#### [WHAT TO PRODUCE]
Write out again the lines from the line with "Concepto de Gestion de Potencial Humano Yo" up to and including the line with "Whirling Dervish Kamil", exactly as they stand below, and skip any picture.

#### [PROVIDED DATA]
————

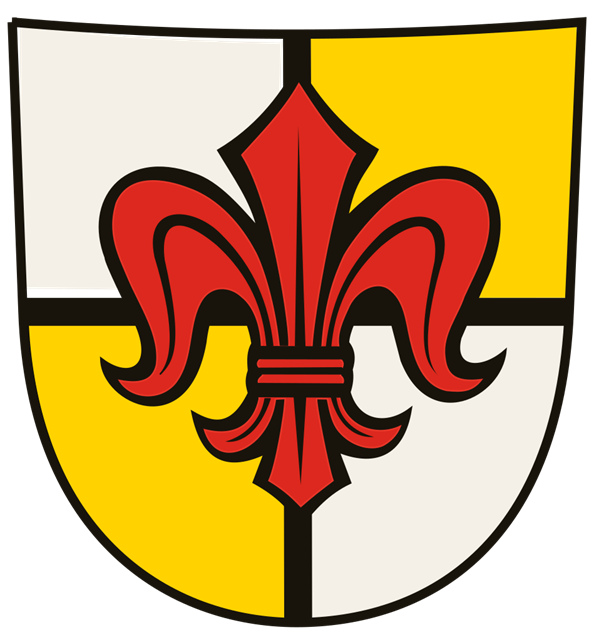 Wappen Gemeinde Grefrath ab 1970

————

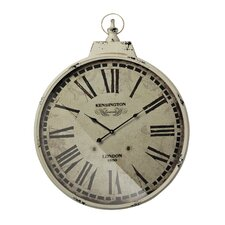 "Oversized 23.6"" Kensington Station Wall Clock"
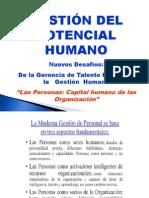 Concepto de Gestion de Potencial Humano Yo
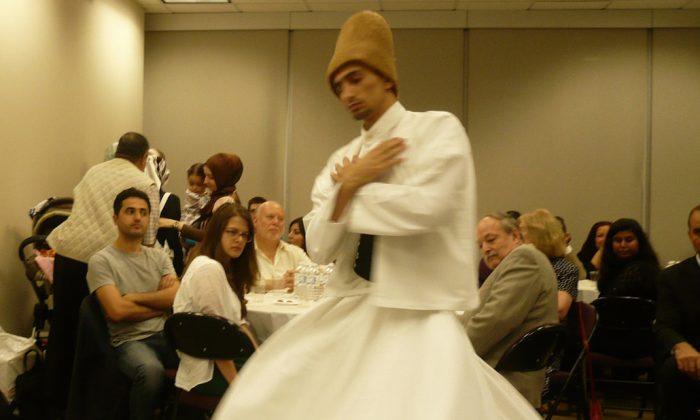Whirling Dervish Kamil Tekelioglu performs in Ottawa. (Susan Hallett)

————

#### [WRITTEN ANSWER]
 Concepto de Gestion de Potencial Humano Yo
Whirling Dervish Kamil Tekelioglu performs in Ottawa. (Susan Hallett)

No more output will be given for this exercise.